Can you reproduce the data beneath, keeping every line exact?

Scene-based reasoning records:
_ _ _ _
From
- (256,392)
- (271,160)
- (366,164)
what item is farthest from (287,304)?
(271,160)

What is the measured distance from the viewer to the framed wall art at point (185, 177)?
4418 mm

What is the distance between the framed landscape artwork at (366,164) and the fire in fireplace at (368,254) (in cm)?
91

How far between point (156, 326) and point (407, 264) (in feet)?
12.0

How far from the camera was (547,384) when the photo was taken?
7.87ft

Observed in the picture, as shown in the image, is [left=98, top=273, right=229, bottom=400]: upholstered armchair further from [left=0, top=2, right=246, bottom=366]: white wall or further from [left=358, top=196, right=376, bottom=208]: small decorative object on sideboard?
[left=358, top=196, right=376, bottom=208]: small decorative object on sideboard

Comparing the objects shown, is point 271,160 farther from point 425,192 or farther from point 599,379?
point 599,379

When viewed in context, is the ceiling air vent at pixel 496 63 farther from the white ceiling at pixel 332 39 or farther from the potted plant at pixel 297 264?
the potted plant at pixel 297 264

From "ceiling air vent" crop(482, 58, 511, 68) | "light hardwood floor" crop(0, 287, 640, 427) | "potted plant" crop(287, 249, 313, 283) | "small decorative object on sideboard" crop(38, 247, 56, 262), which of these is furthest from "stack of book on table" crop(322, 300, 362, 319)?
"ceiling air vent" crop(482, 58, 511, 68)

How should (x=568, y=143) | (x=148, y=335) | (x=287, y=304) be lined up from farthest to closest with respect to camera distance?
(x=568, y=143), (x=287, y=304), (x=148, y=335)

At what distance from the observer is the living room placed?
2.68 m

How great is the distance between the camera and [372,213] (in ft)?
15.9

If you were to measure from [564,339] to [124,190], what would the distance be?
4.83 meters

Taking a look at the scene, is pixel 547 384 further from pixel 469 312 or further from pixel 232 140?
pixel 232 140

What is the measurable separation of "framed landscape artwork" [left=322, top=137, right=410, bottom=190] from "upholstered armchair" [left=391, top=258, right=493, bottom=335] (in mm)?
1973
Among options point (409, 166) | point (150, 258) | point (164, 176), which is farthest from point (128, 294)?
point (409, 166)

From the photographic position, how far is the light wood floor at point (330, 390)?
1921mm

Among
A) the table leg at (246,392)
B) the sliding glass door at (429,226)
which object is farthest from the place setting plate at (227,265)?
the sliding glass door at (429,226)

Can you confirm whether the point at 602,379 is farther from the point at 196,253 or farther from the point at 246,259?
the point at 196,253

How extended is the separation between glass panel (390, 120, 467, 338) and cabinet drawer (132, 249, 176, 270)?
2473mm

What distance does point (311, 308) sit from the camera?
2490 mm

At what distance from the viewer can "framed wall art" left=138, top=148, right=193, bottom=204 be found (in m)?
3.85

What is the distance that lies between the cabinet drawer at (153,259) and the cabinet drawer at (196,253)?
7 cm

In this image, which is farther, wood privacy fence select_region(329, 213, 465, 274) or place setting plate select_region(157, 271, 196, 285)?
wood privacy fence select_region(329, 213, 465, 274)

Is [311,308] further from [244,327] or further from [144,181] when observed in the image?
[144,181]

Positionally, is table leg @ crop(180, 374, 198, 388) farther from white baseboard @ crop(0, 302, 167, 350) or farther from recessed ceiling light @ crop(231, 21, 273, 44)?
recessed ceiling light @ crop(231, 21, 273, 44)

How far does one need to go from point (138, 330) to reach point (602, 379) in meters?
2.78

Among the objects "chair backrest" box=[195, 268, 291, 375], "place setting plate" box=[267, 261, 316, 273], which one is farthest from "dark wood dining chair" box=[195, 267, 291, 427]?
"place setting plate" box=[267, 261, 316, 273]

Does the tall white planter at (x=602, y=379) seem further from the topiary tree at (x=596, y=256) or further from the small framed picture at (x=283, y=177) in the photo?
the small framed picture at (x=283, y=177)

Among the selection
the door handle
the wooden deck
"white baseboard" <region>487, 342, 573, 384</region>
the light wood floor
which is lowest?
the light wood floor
_ _ _ _
EXERCISE SOLUTION:
From
- (256,392)
- (271,160)
- (366,164)
what item is farthest from (287,304)?
(271,160)

What is the measured distance from the viewer to the framed wall art at point (185, 177)?
4418 mm

What is the distance between the framed landscape artwork at (366,164) and the fire in fireplace at (368,254) (in cm)?
91

How far between point (156, 326) and point (407, 264) (in feet)?
12.0

How far from the camera was (547,384) when the photo was taken?
7.87ft

Observed in the picture, as shown in the image, is [left=98, top=273, right=229, bottom=400]: upholstered armchair further from [left=0, top=2, right=246, bottom=366]: white wall or further from [left=358, top=196, right=376, bottom=208]: small decorative object on sideboard?
[left=358, top=196, right=376, bottom=208]: small decorative object on sideboard

Comparing the objects shown, is point 271,160 farther from point 425,192 or farther from point 599,379?
point 599,379

When viewed in context, is the ceiling air vent at pixel 496 63 farther from the white ceiling at pixel 332 39 or farther from the potted plant at pixel 297 264?
the potted plant at pixel 297 264

From "ceiling air vent" crop(482, 58, 511, 68) | "light hardwood floor" crop(0, 287, 640, 427) | "potted plant" crop(287, 249, 313, 283) | "small decorative object on sideboard" crop(38, 247, 56, 262), which of these is furthest from "stack of book on table" crop(322, 300, 362, 319)?
"ceiling air vent" crop(482, 58, 511, 68)

How should (x=568, y=143) | (x=148, y=335) | (x=287, y=304) be lined up from farthest to closest with respect to camera distance?
(x=568, y=143), (x=287, y=304), (x=148, y=335)

At what distance from the observer is the living room placed?
2.68 m

How great is the distance between the camera and [372,213] (in ft)?
15.9

If you were to measure from [564,339] to [124,190], what would the distance be?
4.83 meters

Taking a look at the scene, is pixel 547 384 further from pixel 469 312 or further from pixel 232 140?
pixel 232 140

What is the measurable separation of "framed landscape artwork" [left=322, top=137, right=410, bottom=190] from "upholstered armchair" [left=391, top=258, right=493, bottom=335] (in mm)?
1973
Among options point (409, 166) | point (150, 258) | point (164, 176), which is farthest from point (128, 294)?
point (409, 166)

From the photographic position, how far is the light wood floor at point (330, 390)?
1921mm

Among
A) the table leg at (246,392)
B) the sliding glass door at (429,226)
which object is farthest from the place setting plate at (227,265)?
the sliding glass door at (429,226)

Can you confirm whether the point at 602,379 is farther from the point at 196,253 or farther from the point at 246,259?
the point at 196,253

How extended is the separation between glass panel (390, 120, 467, 338) and cabinet drawer (132, 249, 176, 270)?
2473mm

What distance does point (311, 308) sit from the camera?
2490 mm

At what distance from the viewer can "framed wall art" left=138, top=148, right=193, bottom=204 be found (in m)?
3.85

What is the distance that lies between the cabinet drawer at (153,259) and the cabinet drawer at (196,253)?
7 cm

In this image, which is farther, wood privacy fence select_region(329, 213, 465, 274) or place setting plate select_region(157, 271, 196, 285)?
wood privacy fence select_region(329, 213, 465, 274)

Is [311,308] further from [244,327] or further from [144,181] when observed in the image?
[144,181]

Positionally, is table leg @ crop(180, 374, 198, 388) farther from white baseboard @ crop(0, 302, 167, 350) or farther from recessed ceiling light @ crop(231, 21, 273, 44)?
recessed ceiling light @ crop(231, 21, 273, 44)

How far does one need to go from point (138, 330) to reach point (602, 379) in meters?
2.78

Among the objects "chair backrest" box=[195, 268, 291, 375], "place setting plate" box=[267, 261, 316, 273], which one is farthest from "dark wood dining chair" box=[195, 267, 291, 427]?
"place setting plate" box=[267, 261, 316, 273]

Does the tall white planter at (x=602, y=379) seem further from the topiary tree at (x=596, y=256) or further from the small framed picture at (x=283, y=177) in the photo?
the small framed picture at (x=283, y=177)

Among the selection
the door handle
the wooden deck
"white baseboard" <region>487, 342, 573, 384</region>
the light wood floor
which is lowest?
the light wood floor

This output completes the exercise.